The action was taken after a budget development update at the board’s July 18 regular meeting.
The proposed budget of $358,686,073, a 6% increase over the previous year’s budget, is due mostly to three reasons, according to Lucas Janda, a former district employee who is contracting with the district to finalize the budget.
An increase in school personnel is needed to meet growing student enrollment, Janda said. School officials anticipate a 2.8% increase in K-12 enrollment for the upcoming school year. Projected enrollment for the upcoming year is 40,877.
Pay raises from 4% to 7.7% and increased employer contributions to health care plans were the other two major factors for the budget increase.
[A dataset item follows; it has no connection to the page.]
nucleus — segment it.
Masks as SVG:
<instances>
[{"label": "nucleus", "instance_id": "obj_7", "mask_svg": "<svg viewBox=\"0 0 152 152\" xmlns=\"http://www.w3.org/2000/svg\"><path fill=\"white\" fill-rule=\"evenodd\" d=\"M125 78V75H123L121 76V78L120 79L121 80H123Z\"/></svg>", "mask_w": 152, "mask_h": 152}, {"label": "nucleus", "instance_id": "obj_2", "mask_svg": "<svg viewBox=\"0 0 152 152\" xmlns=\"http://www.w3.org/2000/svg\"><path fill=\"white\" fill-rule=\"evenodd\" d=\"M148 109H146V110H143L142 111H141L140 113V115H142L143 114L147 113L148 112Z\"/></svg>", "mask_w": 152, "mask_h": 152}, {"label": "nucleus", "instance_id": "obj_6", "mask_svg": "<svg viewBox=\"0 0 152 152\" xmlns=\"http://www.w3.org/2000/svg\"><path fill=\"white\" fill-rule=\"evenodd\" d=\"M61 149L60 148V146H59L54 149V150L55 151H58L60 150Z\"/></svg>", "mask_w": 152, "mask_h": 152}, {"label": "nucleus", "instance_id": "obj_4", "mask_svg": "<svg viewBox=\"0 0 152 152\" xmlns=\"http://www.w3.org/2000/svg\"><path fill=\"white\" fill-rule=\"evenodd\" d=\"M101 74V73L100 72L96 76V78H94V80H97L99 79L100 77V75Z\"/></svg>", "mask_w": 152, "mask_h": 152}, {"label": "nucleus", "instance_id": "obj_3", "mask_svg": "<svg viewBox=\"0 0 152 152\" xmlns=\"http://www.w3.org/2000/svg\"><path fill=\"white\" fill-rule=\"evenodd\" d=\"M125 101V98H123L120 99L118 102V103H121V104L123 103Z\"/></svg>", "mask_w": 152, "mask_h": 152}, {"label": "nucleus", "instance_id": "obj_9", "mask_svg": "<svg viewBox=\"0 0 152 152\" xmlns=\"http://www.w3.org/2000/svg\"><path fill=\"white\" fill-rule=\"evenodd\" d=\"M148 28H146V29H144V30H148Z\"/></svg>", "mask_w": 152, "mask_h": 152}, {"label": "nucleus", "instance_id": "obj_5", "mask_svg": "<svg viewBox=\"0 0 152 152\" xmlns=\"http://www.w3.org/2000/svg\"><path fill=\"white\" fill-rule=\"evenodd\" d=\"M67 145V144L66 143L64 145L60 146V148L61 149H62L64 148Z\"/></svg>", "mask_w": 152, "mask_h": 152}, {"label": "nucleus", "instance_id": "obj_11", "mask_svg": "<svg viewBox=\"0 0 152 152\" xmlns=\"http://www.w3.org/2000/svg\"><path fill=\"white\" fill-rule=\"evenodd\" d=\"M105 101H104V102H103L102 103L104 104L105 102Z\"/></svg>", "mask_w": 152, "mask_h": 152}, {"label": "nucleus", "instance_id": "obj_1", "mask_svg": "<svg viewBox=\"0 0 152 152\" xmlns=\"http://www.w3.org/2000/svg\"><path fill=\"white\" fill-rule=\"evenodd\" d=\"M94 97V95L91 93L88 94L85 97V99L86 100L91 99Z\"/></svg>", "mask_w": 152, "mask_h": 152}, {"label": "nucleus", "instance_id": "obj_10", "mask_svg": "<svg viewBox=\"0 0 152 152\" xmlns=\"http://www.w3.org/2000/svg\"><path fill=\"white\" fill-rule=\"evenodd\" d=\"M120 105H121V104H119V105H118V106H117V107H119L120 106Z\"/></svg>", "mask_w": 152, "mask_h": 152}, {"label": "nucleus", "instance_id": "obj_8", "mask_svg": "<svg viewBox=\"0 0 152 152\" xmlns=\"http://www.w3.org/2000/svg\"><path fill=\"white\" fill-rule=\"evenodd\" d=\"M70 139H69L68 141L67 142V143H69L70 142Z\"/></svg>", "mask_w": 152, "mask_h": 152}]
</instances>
However, an anticipated 6.5% increase in property values in the district may result in a decrease in the tax rate, Janda said.
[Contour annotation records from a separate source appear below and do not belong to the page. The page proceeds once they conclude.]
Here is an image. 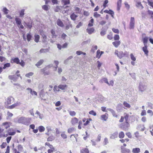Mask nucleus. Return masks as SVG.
Listing matches in <instances>:
<instances>
[{
	"instance_id": "1",
	"label": "nucleus",
	"mask_w": 153,
	"mask_h": 153,
	"mask_svg": "<svg viewBox=\"0 0 153 153\" xmlns=\"http://www.w3.org/2000/svg\"><path fill=\"white\" fill-rule=\"evenodd\" d=\"M31 120V118H27L24 117H22L18 119V122L19 123H22L27 126H28L31 123L30 121Z\"/></svg>"
},
{
	"instance_id": "2",
	"label": "nucleus",
	"mask_w": 153,
	"mask_h": 153,
	"mask_svg": "<svg viewBox=\"0 0 153 153\" xmlns=\"http://www.w3.org/2000/svg\"><path fill=\"white\" fill-rule=\"evenodd\" d=\"M20 76V74L9 75L8 76V78L10 80L15 82L17 80V79H18L19 77Z\"/></svg>"
},
{
	"instance_id": "3",
	"label": "nucleus",
	"mask_w": 153,
	"mask_h": 153,
	"mask_svg": "<svg viewBox=\"0 0 153 153\" xmlns=\"http://www.w3.org/2000/svg\"><path fill=\"white\" fill-rule=\"evenodd\" d=\"M134 17H131L130 22V29H133L134 28Z\"/></svg>"
},
{
	"instance_id": "4",
	"label": "nucleus",
	"mask_w": 153,
	"mask_h": 153,
	"mask_svg": "<svg viewBox=\"0 0 153 153\" xmlns=\"http://www.w3.org/2000/svg\"><path fill=\"white\" fill-rule=\"evenodd\" d=\"M146 86L142 83L140 82V83L139 88L140 91L142 92L143 91L146 89Z\"/></svg>"
},
{
	"instance_id": "5",
	"label": "nucleus",
	"mask_w": 153,
	"mask_h": 153,
	"mask_svg": "<svg viewBox=\"0 0 153 153\" xmlns=\"http://www.w3.org/2000/svg\"><path fill=\"white\" fill-rule=\"evenodd\" d=\"M62 2L63 4H64V6L63 7H61L63 9H66L69 7L68 6L65 7V6L70 4V1L69 0H62Z\"/></svg>"
},
{
	"instance_id": "6",
	"label": "nucleus",
	"mask_w": 153,
	"mask_h": 153,
	"mask_svg": "<svg viewBox=\"0 0 153 153\" xmlns=\"http://www.w3.org/2000/svg\"><path fill=\"white\" fill-rule=\"evenodd\" d=\"M14 98L12 97H8L7 100H6L7 105H10L14 101Z\"/></svg>"
},
{
	"instance_id": "7",
	"label": "nucleus",
	"mask_w": 153,
	"mask_h": 153,
	"mask_svg": "<svg viewBox=\"0 0 153 153\" xmlns=\"http://www.w3.org/2000/svg\"><path fill=\"white\" fill-rule=\"evenodd\" d=\"M21 104V103L19 102H17L16 103L9 106L8 107V108L11 109H13L16 106H19Z\"/></svg>"
},
{
	"instance_id": "8",
	"label": "nucleus",
	"mask_w": 153,
	"mask_h": 153,
	"mask_svg": "<svg viewBox=\"0 0 153 153\" xmlns=\"http://www.w3.org/2000/svg\"><path fill=\"white\" fill-rule=\"evenodd\" d=\"M51 36L52 38H56L57 35L55 31L53 29H51Z\"/></svg>"
},
{
	"instance_id": "9",
	"label": "nucleus",
	"mask_w": 153,
	"mask_h": 153,
	"mask_svg": "<svg viewBox=\"0 0 153 153\" xmlns=\"http://www.w3.org/2000/svg\"><path fill=\"white\" fill-rule=\"evenodd\" d=\"M108 114L107 113H105L104 114H103L101 116V119L102 120L105 121L107 120L108 118Z\"/></svg>"
},
{
	"instance_id": "10",
	"label": "nucleus",
	"mask_w": 153,
	"mask_h": 153,
	"mask_svg": "<svg viewBox=\"0 0 153 153\" xmlns=\"http://www.w3.org/2000/svg\"><path fill=\"white\" fill-rule=\"evenodd\" d=\"M118 133L117 132H115L111 134L110 137V138L111 139H114L117 138L118 136Z\"/></svg>"
},
{
	"instance_id": "11",
	"label": "nucleus",
	"mask_w": 153,
	"mask_h": 153,
	"mask_svg": "<svg viewBox=\"0 0 153 153\" xmlns=\"http://www.w3.org/2000/svg\"><path fill=\"white\" fill-rule=\"evenodd\" d=\"M126 56V55L125 53H123V51H120L119 53L118 57L120 59H121L123 57Z\"/></svg>"
},
{
	"instance_id": "12",
	"label": "nucleus",
	"mask_w": 153,
	"mask_h": 153,
	"mask_svg": "<svg viewBox=\"0 0 153 153\" xmlns=\"http://www.w3.org/2000/svg\"><path fill=\"white\" fill-rule=\"evenodd\" d=\"M136 6L140 9H142L143 8V7L140 2H137Z\"/></svg>"
},
{
	"instance_id": "13",
	"label": "nucleus",
	"mask_w": 153,
	"mask_h": 153,
	"mask_svg": "<svg viewBox=\"0 0 153 153\" xmlns=\"http://www.w3.org/2000/svg\"><path fill=\"white\" fill-rule=\"evenodd\" d=\"M57 25L59 26L63 27L64 26V24L59 19H58L56 22Z\"/></svg>"
},
{
	"instance_id": "14",
	"label": "nucleus",
	"mask_w": 153,
	"mask_h": 153,
	"mask_svg": "<svg viewBox=\"0 0 153 153\" xmlns=\"http://www.w3.org/2000/svg\"><path fill=\"white\" fill-rule=\"evenodd\" d=\"M94 29L93 27L87 28L86 31L89 34H91L94 31Z\"/></svg>"
},
{
	"instance_id": "15",
	"label": "nucleus",
	"mask_w": 153,
	"mask_h": 153,
	"mask_svg": "<svg viewBox=\"0 0 153 153\" xmlns=\"http://www.w3.org/2000/svg\"><path fill=\"white\" fill-rule=\"evenodd\" d=\"M120 41H117L112 42L113 45L116 47L117 48L120 45Z\"/></svg>"
},
{
	"instance_id": "16",
	"label": "nucleus",
	"mask_w": 153,
	"mask_h": 153,
	"mask_svg": "<svg viewBox=\"0 0 153 153\" xmlns=\"http://www.w3.org/2000/svg\"><path fill=\"white\" fill-rule=\"evenodd\" d=\"M121 149H122V153H129L130 152V150L129 149H126V148H122V146L121 147Z\"/></svg>"
},
{
	"instance_id": "17",
	"label": "nucleus",
	"mask_w": 153,
	"mask_h": 153,
	"mask_svg": "<svg viewBox=\"0 0 153 153\" xmlns=\"http://www.w3.org/2000/svg\"><path fill=\"white\" fill-rule=\"evenodd\" d=\"M15 21L17 25L18 26L22 24L21 20V19L17 17H16L15 18Z\"/></svg>"
},
{
	"instance_id": "18",
	"label": "nucleus",
	"mask_w": 153,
The board’s current rate of $1.51 includes a $1.04 maintenance and operations tax rate, which pays for day-to-day operations, and $0.47 interest and sinking tax rate, which covers debt.
In the July 18 presentation, the budget department recommended a drop in the total tax rate to $1.44, including $0.97 for the M&O and $0.47 for the I&S tax rates. The M&O drop is to meet a state mandated “compression” of tax rates.
By state law, the board of trustees may lower—but not raise—the advertised tax rate before adoption, according to Superintendent Dan Troxell.
State law mandates that school districts must adopt budgets by Aug. 31.